Il y a vingt ans, la mise en place d’un « grand service public unifié et laïc de l’éducation nationale », portée par un projet de loi d’Alain Savary, alors ministre de l’éducation, entraina un mouvement de protestation et de manifestation qui culmina le 24 juin 1984, en réunissant plus d’un million d’opposants dans les rues de Paris. L’annonce de la décision de retrait du projet de loi, le 14 juillet suivant, par Mitterrand, offrit un épilogue à cette affaire, avec la démission du ministre, trois jours plus tard.

L’Eglise catholique et la droite, de Veil et Chaban-Delmas, Giscard et Chirac, à Le Pen, apportèrent leur soutien à ce mouvement de l’« école libre », qui ne manquait pas de faire valoir les principes de liberté de conscience, d’expression et d’association.

Même Sardou, en bon individualiste et bon ultra, y alla de sa chanson, renvoyant, dos à dos, l’Eglise et la Convention.

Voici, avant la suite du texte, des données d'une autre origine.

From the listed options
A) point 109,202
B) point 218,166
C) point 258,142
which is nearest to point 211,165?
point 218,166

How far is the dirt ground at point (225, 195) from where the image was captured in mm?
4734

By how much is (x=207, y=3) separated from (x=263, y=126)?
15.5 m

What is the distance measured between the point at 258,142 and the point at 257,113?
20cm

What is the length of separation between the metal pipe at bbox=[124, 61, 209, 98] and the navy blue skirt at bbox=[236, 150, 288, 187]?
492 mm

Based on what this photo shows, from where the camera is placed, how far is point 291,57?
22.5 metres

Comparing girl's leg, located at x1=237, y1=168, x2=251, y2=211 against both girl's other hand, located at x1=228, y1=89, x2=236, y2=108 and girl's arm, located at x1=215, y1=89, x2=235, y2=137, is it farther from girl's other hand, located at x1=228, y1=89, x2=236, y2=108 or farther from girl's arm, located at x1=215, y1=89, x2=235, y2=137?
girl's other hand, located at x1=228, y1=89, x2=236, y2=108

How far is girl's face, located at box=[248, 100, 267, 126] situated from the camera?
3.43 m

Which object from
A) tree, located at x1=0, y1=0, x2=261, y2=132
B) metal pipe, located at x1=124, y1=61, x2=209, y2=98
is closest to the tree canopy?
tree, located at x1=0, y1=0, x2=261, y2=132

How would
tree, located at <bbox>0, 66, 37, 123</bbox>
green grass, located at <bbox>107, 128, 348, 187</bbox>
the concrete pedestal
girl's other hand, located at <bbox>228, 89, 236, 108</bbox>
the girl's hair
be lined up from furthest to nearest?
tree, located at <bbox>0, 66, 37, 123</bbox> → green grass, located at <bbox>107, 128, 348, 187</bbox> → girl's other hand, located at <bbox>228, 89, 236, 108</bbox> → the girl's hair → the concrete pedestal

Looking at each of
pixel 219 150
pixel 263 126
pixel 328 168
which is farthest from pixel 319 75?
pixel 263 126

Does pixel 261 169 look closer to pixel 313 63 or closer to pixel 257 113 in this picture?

La possibilité, pour des structures privées, d’enseigner fait partie des principes fondamentaux des lois de cette cinquième république (décision du Conseil Constitutionnel du 23 novembre 1977) et la Déclaration universelle des Droits de l’Homme, dans son 26ème article, proclame, outre le droit à l’éducation, la priorité des parents quant au droit de choisir le genre d’éducation à donner à leurs enfants.

Sans aller jusqu’à dire que faire rentrer un enfant dans une école privée, religieuse, par exemple, est une atteinte à l’intérêt supérieur de l’enfant, on ne se lassera pas de s’étonner de l’appui que l’enseignement privé trouve avec l’Etat, sous couvert de complaisance, de financements et d’accords – à obtenir le label d’établissement « sous contrat » – quand on sait, en outre, que cet enseignement, qui scolarise 17 % des élèves de ce territoire, est un des puissants moteurs du tri et de la ségrégation sociale, au même titre que le récent assouplissement de la carte scolaire.
Qu’un enseignement privé existe n’est, peut-être, pas le plus urgent des problèmes. Mais qu’il soit, dès lors, strictement « hors contrat », histoire de circonscrire ce qu’il convient, sûrement, d’appeler un symptôme.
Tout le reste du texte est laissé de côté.